Tasks:
1. In the peppermill parts thread, what website does Jason Needham give for Peachtree Woodworking?
2. Reproduce the records word for word, starting at the line that contains "In what distance" and ending with the last line of the records, both included.

Source extract:
▼▼▼

# Peppermill parts



## bluedot (Aug 12, 2013)

Where would the best place be to buy salt and peppermill inserts. I would also need some information on the dimensions of the turned pieces need to complete them.
Thanks for your help,
Dan


----------



## Jason Needham (Aug 12, 2013)

I get mine from a place called peachtree woodworking, they have a website. You can download the directions and dimensions off there site. You can also buy a DVD by Ron Brown off the site. I think the mill kits are around 14- 15 dollars. You can get the ceramic kit to use with sea salt or pepper, or the stainless one for pepper only. Supposedly salt will eat the stainless up. www.ptreeusa.com is the site. Hope this helps.


----------



## NYWoodturner (Aug 12, 2013)

Craft Supplies USA is where I usually get mine. Woodcraft has them also.
Scott


----------



## TimR (Aug 12, 2013)

Chef Specialties I've heard is a good source also. Looks like the same parts other sources are sellingChef Specialties[/php]


----------



## DKMD (Aug 12, 2013)

I've ordered from Craft Supplies and Packard in the past... I like the crushgrind mechanisms because they're ceramic, and I'm kinda partial to the shaftless version since it allows for just about any length blank to be used. Pretty much all the vendors allow you to download the instructions from their respective sites.


----------



## bluedot (Aug 13, 2013)

I really appreciate everyone for taking the time to the reply. I look forward to turning some of these. Thanks for the information. 

Dan


----------

▲▲▲

Extracted records:
▼▼▼

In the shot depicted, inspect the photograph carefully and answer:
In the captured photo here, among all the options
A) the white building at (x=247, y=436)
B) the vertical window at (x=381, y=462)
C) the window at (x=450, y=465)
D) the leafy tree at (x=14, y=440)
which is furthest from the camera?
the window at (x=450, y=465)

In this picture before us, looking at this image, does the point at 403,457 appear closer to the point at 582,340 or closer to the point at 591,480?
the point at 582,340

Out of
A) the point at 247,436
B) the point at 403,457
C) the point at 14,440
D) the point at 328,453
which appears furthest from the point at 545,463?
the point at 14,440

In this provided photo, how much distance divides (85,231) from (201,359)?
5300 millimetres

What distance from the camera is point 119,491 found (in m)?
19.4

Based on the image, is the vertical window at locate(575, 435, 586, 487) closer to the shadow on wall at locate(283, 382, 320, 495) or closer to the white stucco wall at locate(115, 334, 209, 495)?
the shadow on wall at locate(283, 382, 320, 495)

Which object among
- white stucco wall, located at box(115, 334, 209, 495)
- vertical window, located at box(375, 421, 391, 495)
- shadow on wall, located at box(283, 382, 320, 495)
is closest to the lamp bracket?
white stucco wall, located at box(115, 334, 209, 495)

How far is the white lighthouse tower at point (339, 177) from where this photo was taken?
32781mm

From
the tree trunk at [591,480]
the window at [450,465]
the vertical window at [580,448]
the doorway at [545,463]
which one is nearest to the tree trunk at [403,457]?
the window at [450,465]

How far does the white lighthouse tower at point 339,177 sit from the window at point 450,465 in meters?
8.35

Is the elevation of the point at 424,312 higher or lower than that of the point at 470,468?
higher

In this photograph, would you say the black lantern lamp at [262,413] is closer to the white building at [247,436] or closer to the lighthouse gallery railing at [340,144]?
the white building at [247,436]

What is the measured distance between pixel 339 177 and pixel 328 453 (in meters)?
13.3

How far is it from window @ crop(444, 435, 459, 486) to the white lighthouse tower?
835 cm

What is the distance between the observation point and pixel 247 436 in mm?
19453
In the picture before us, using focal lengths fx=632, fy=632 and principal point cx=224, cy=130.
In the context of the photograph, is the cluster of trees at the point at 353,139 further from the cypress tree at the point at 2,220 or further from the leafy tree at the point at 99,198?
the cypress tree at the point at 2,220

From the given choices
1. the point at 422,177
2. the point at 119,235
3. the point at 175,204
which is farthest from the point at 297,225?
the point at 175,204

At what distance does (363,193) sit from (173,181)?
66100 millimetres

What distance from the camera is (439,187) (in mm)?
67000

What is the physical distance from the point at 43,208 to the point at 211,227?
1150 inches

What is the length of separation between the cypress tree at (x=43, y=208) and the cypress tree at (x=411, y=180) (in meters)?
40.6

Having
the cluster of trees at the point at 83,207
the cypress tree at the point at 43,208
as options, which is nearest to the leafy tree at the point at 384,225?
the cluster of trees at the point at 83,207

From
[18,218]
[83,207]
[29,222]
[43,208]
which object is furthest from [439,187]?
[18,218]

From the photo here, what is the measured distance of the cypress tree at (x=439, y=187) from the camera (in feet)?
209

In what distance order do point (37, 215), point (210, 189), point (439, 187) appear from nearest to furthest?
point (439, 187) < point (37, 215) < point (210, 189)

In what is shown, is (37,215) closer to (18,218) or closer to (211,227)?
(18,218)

▲▲▲

Final results:
1. www.ptreeusa.com

2.
In what distance order do point (37, 215), point (210, 189), point (439, 187) appear from nearest to furthest?
point (439, 187) < point (37, 215) < point (210, 189)

In what is shown, is (37,215) closer to (18,218) or closer to (211,227)?
(18,218)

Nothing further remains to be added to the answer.